The National Banana Research Program (NBRP) initiated a breeding program in 1994 but the latest products on offer is the NaroBan5 (M30).

Dr Asher Wilson Okurut, a banana specialist at the station, hints that the failure to adopt new farming practices is also keeping production low.

“Farmers are copying and pasting practices from their ancestors but to increase production, they should have a commercial mind,” he says, noting that the country has a production deficit of 60MT.
What exactly is the problem? Okurut points at three reasons; inferior varieties, poor agronomic practices and poor soil management.
 
Fertilisation
Dr Okurut says water availability and fertility of the soil are key components in successful banana growing.

Being a long duration crop, the total water requirements of bananas are high. Water requirements per year vary between 1200 mm to 2200. For rain-fed production, average rainfall of 2000 to 2500 mm per year, well-distributed, is desirable, but bananas often grow under less rainfall.

He says that a farmer must pay attention to soil and plant health.  “The farmer, soil and plant must synergise. The soil is the biological bank which keeps micro-organisms. But this is not enough to run the business. That means you must add other deposits in the form of fertilisers (both mineral fertilisers and manure),” Dr Okurut stresses.

He says attention must be paid to the  four major fertilisation factors (the 4Rs): right rate, right source, right placement, and right timing.

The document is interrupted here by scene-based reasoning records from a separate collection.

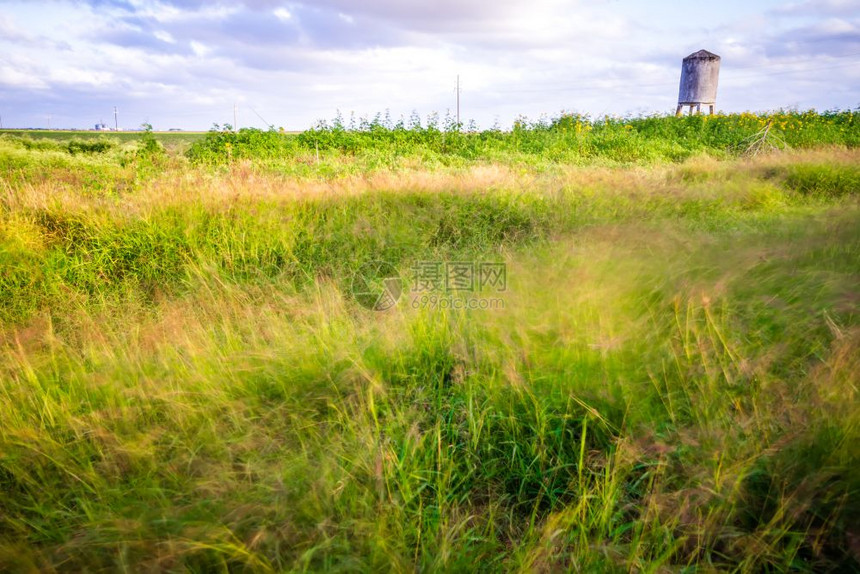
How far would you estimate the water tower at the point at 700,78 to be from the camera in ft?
60.2

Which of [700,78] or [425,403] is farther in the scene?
[700,78]

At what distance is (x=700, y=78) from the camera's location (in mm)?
18562

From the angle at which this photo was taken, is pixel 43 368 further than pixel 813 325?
Yes

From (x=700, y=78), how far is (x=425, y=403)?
2143 centimetres

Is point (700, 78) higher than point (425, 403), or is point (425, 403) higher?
point (700, 78)

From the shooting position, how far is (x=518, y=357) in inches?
91.8

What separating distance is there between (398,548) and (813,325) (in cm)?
242

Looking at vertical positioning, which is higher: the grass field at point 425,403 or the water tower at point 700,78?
the water tower at point 700,78

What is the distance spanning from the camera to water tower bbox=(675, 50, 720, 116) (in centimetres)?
1836

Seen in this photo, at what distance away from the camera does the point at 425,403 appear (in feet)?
7.32

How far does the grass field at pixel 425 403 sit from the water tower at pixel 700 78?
682 inches

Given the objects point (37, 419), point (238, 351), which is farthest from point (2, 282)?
point (238, 351)

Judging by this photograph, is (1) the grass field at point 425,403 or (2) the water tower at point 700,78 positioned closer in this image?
(1) the grass field at point 425,403

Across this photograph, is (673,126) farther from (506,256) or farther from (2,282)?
(2,282)
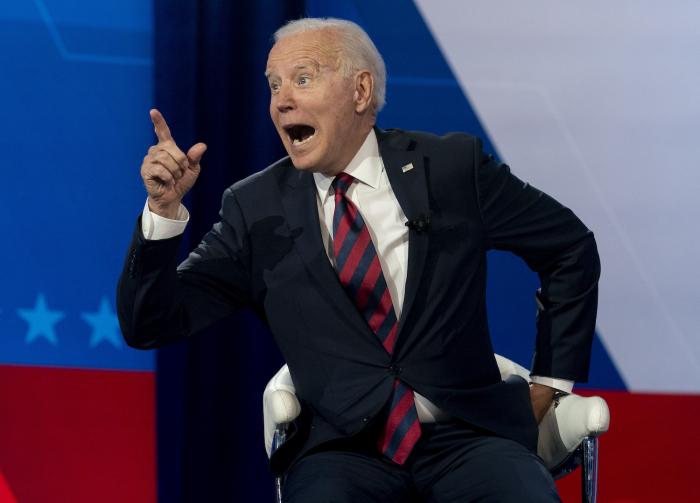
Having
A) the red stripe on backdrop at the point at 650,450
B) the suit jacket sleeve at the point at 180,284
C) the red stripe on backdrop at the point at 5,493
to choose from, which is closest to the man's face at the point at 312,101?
the suit jacket sleeve at the point at 180,284

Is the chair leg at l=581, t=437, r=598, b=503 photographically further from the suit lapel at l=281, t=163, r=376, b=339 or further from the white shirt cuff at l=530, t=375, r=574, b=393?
the suit lapel at l=281, t=163, r=376, b=339

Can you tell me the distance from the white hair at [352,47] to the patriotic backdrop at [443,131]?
3.47 ft

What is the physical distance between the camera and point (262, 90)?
3.50m

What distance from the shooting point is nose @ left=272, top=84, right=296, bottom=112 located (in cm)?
246

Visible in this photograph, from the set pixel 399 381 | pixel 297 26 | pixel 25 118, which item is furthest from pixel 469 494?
pixel 25 118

He explains that each fertiliser has its own advantages. Manure has a higher cation-exchange capacity which helps in keeping more water in the soil as it has binding matter.

Dr Okurut does not recommend liquid fertilisers in banana farming. “There is no need to bypass the soils in any long-term fertilisation program”
 
 
Routine management
As the plants grow, de-suckering is a recommended activity. The recommendation is three to five suckers. Farmers are advised to obtain an uprooting spear.

Other practices Dr Okurut recommends is de-trashing by removing hanging dry leaves routinely.

 The stability of the plant is also maintained by mattocking which is the removal of pseudostem after harvesting of fruit. The pseudostem should be cut leaving a stump of about 0.6m.